Alice V. Keliher, whose

experiences as a lightly trained teacher of ill-prepared first graders led her

to become a renowned expert on early childhood education and a champion of

giving children unreserved respect and affection, died on Tuesday at the Tucson

Medical Center in Arizona. She was 92. A longtime professor of education at New

York University, Miss Keliher cherished her unofficial title as the

"grandmother of day care." In the 1930's, she conducted seminal

research on childhood development with Arnold Gesell at Yale University. In the

1940's and 1950's, as a member of N.Y.U.'s faculty, she served on virtually

every city, state and national conference devoted to children and wrote widely

on the subject. And in the 1960's, while winding down her wide-ranging academic

career as a professor at Wheelock College in Boston, she became the

Massachusetts regional training officer for Head Start, the Federal program

designed to provide disadvantaged children with the preschool enrichment Miss

Keliher had been preaching to parents and educators for decades. Although she

trained teachers at N.Y.U. from 1936 to 1960, World War II provided her with

her major platform. As director of child and youth services of the New York

Office of Civilian Defense, and secretary of Mayor Fiorello H. La Guardia's

Committee on the Wartime Care of Children, Miss Keliher helped make day care an

accepted staple of American life.
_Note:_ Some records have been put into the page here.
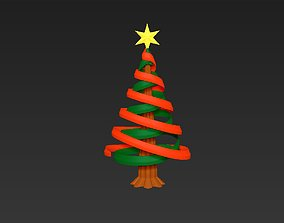 Christmas tree simple rotatable assembly model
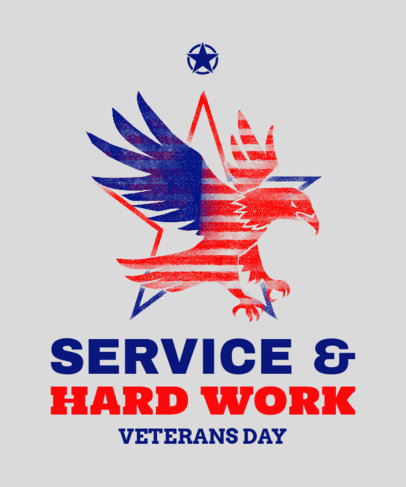 Veterans Day T-Shirt Design Creator for a Proud Veteran 1812a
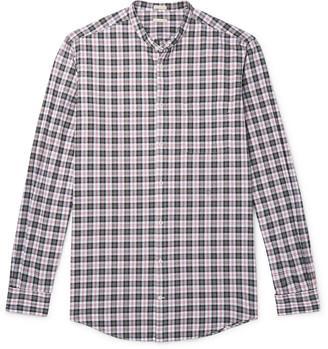 Massimo Alba Noto Grandad-Collar Checked Cotton-Poplin Shirt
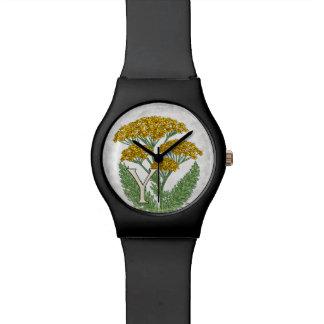 Y para el alfabeto floral Monagram del arte de la Reloj
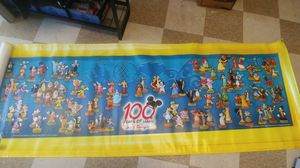 Selling 100 Years of Disney McDonald Figures. for Sale in San Diego, CA
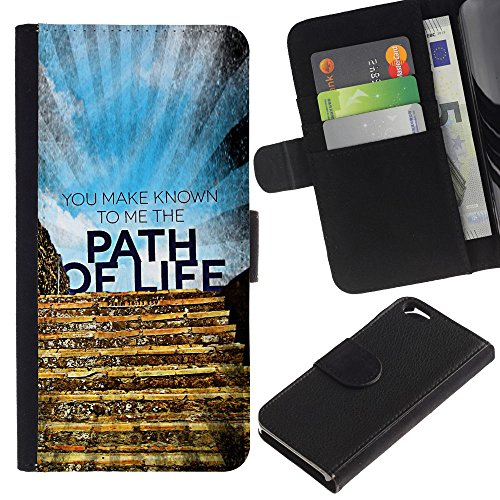 EuroCase - Apple Iphone 6 4.7 - YOU MAKE KNOWN TO ME THE PATH OF LIFE - Cuir PU Coverture Shell Armure Coque Coq Cas Etui Housse Case Cover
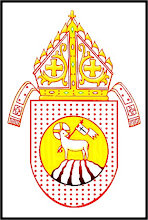 The Logo of the Diocese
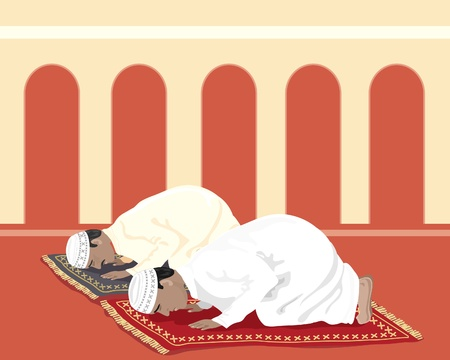 an illustration of two muslims praying on prayer mats in a mosque Vector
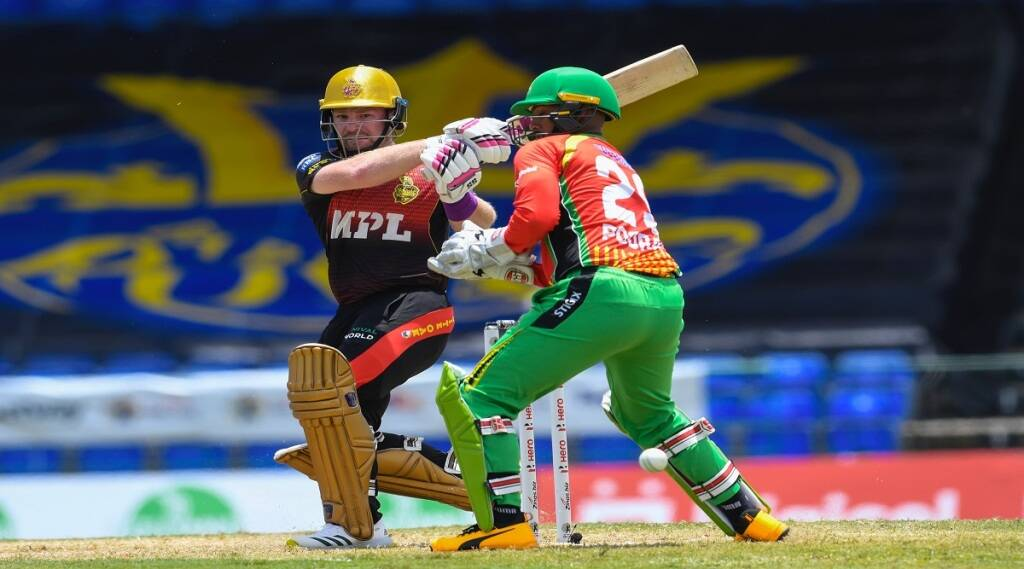 CPL 2021, guyana amazon warriors, cpl 2021 live streaming, Guyana Amazon Warriors vs Trinbago Knight Riders, Shimron Hetmyer, West Indies cricket team, T20 cricket, Odean Smith, Carribean premier league, GAW vs TKR, Guyana beat Trinbago, Cricket News, Twenty20, Basseterre, 1st Match of CPL 2021, CPL score, सीपीएल 2021, शिमरोन हेटमायर, ओडियन स्मिथ, गयाना अमेजन वॉरियर्स, त्रिनबागो नाइट राइडर्स, सीपीएल 2021 मैच 1, कैरेबियाई प्रीमियर लीग, वेस्टइंडीज, ट्वेन्टी ट्वेन्टी, टी20 क्रिकेट, वेस्टइंडीज क्रिकेट टीम, क्रिकेट समाचार, गुयाना अमेजन वॉरियर्स बनाम त्रिनबागो नाइट राइडर्स, शाहरुख खान की सीपीएल टीम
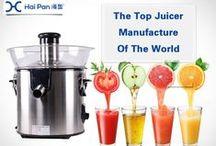 Juicer Extractor / Commercial Juicer for apple,pear,fruit ,vegetable.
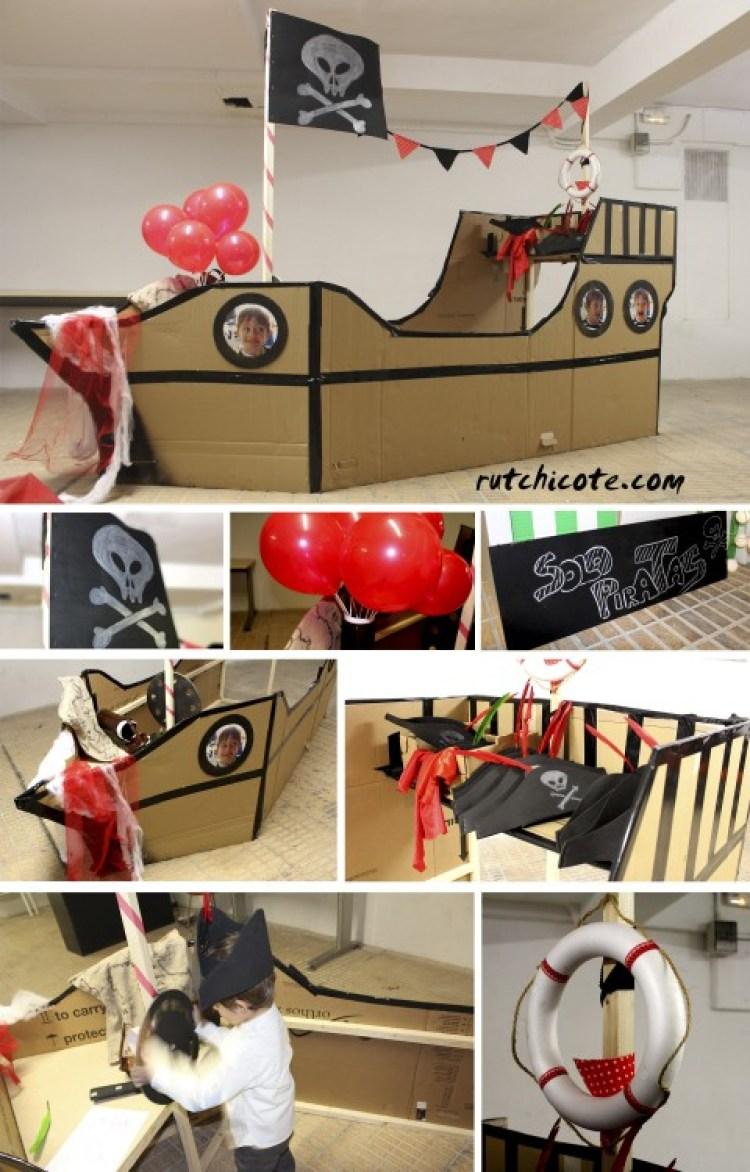 Barco-pirata- para-fiesta-de-cumpleaños-infantil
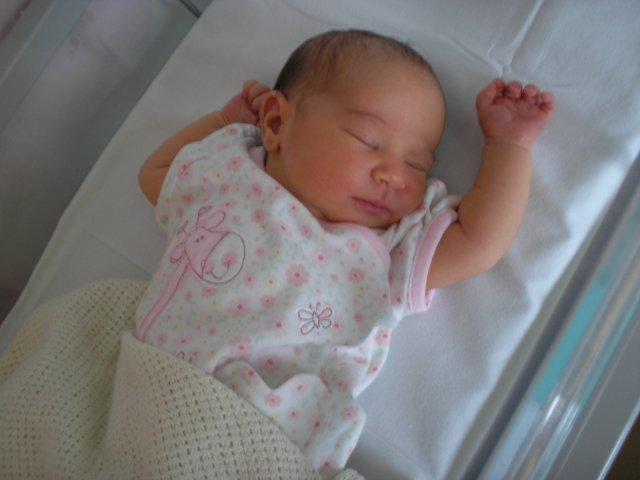 Nasa Emmka,29.6.2009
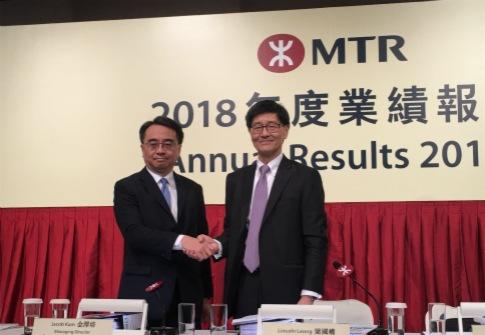 港鐵(00066-HK):全年盈利跌近5% 歐陽伯權7月接任主席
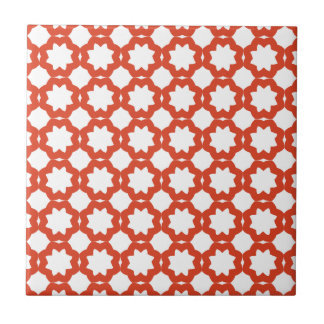 Elegant Tangerine Tango Stars Pattern Tile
Her campaign for day care may have made her a

legitimate feminist heroine, but Miss Keliher, who also helped lessen the

burden on mothers by spearheading the development of kindergarten and nursery

school, made it clear that her focus was not women, but their children. Instead

of talking about what "working mothers need," she said in 1949, the

emphasis should be on "what makes a good next generation for

America." A native of Washington who received her teacher's certificate

after two years of training, Miss Keliher was only 20 when she became a teacher

in 1923. After four years in the Washington school system, she decided she

could serve children better by teaching their teachers how to teach. Obtaining

bachelor's, master's and doctoral degrees in three years at Teachers College at

Columbia University, she joined Dr. Gesell in 1930. She secured the job with

the renowned child psychologist, she later confided, because she was the only

applicant who knew how to operate a movie camera, a skill needed in research

based on close observation of minute changes in infant behavior. For all her

dedication to her work, Miss Keliher's aoffering passion was opera, and for

decades she was a fixture in the center of the first row of the first balcony

at the Metropolitan Opera (at just over 5 feet tall, she needed an unobstructed

view), where her frequent guest was Eleanor Roosevelt. The two women, who

became friends when Mrs. Roosevelt took an apartment in Miss Keliher's building

near Washington Square Park, enjoyed trading favors: Mrs. Roosevelt let Miss

Keliher take her N.Y.U. students on field trips to the Roosevelt estate at Hyde

Park. Miss Keliher, who had the larger oven, let Mrs. Roosevelt roast her

turkeys in her kitchen. Miss Keliher also shared Mrs. Roosevelt's devotion to

human rights. In a little-known chapter of her life, her lawyer, J. Dan

O'Neill, said yesterday, Miss Keliher helped several Jewish families escape

from Germany and Austria in the late 1930's. Her lawyer said the enterprise was

organized by the love of her life, a shadowy American intelligence agent whose

death in World War II led Miss Keliher to vow to remain unmarried. Miss Keliher

later created a furor when she refused to attend an education conference at a

club known to exclude Jews. And she was such an outspoken champion of women,

including their need for birth-control devices, Mr. O'Neill said, that she

became a virtual pariah to her own Roman Catholic Church. For all her books,

like "Life and Growth" and "A Critical Study of Homogenous

Grouping," Miss Keliher stressed a single theme, one she summed up in

1955: "If I could say just one thing to parents, it would be simply that a

child needs someone who believes in him no matter what he does." She

leaves no immediate survivors.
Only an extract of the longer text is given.